With poker, it doesn’t seem likely that is will be legal in Massachusetts anytime soon. There are no bills to legalize poker in the Bay State right now and there’s not much of an effort behind it, either. The only thing that might change people’s minds in Boston is if online poker takes off in neighboring states like Connecticut. If it seems as though plenty of Massachusetts dollars are leaving to CT to play poker, then discussions might begin.
As for slots, they are a typical sight at Massachusetts casinos. Both full-service casinos and the lone racino in the state are home to more than 1,000 machines, and the two larger properties have nearly 3,000 each.
Types of slots in Massachusetts include the classic reel games (both three and five) and the more modern video slots. Some slots are even linked with one another and feature a progressive jackpot that can put life-changing money into the player’s pocket.
Other online gambling options
Massachusetts does not have laws directly addressing online gaming one way or the other. As in many states, the legal framework simply hasn’t caught up to reality yet.
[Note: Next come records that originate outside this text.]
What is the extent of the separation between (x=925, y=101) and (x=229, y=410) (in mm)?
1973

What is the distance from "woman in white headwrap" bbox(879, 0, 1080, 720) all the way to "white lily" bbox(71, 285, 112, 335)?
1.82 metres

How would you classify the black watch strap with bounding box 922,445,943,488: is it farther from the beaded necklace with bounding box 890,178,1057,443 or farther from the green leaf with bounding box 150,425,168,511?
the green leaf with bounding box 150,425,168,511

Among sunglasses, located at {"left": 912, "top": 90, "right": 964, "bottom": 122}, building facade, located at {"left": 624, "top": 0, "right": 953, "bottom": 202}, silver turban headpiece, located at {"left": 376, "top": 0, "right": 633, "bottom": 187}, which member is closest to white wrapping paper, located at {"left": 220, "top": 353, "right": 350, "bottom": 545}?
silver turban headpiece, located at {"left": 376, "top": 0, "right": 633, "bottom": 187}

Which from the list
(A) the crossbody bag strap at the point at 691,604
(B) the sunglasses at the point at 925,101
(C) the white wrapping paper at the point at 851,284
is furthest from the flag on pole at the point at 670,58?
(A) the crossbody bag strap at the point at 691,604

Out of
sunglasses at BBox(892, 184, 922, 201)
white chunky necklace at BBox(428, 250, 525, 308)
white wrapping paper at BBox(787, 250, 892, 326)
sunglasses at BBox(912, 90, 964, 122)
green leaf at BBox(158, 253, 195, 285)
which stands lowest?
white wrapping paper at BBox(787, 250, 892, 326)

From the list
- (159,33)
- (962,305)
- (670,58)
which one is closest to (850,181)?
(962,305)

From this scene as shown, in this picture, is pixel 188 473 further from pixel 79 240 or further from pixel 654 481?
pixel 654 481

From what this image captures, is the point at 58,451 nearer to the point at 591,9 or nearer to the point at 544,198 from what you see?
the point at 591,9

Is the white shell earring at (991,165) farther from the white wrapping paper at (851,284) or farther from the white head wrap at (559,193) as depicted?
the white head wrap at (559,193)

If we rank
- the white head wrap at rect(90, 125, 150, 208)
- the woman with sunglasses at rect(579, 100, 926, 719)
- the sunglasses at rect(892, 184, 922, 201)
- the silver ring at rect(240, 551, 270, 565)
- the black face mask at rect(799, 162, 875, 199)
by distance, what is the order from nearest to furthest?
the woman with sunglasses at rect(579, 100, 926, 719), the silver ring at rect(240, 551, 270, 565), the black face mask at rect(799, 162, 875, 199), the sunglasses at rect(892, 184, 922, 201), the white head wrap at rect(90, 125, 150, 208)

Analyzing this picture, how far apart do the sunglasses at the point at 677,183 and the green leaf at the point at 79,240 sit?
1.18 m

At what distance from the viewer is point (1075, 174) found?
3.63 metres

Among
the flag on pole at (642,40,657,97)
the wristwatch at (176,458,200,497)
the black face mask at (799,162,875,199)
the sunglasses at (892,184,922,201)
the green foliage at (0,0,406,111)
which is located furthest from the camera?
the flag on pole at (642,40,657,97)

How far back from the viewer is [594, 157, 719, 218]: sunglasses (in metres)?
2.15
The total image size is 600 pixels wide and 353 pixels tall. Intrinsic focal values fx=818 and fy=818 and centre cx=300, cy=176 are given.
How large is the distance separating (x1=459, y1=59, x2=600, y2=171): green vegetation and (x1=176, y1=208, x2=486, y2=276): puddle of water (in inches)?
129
However, Massachusetts has shown itself to be relatively agreeable to the notion of online gambling, as it was one of the few states to legalize daily fantasy sports betting. It’s possible that expansion to other forms of online gambling and sports betting will occur in the near future, until then there are of course, sweepstake casinos for everyone to enjoy.
Unfortunately, all forms of online gambling — including online casinos — have yet to be legalized and launched in the Bay State.
Sports betting is the closest to making that a thing of the past, with some seeing early 2023 as a potential start date for sportsbook operators in Massachusetts.
Once casinos and sports betting come online, gamblers will have to be 21 years of age or older to place wagers in the state.
The Massachusetts Gaming Commission (MGC) regulates legal sports betting in the state. Sports betting legislation currently under consideration sees the commission as the overseer of the activity.
If online casinos one day launch, the MGC would likely oversee them as well.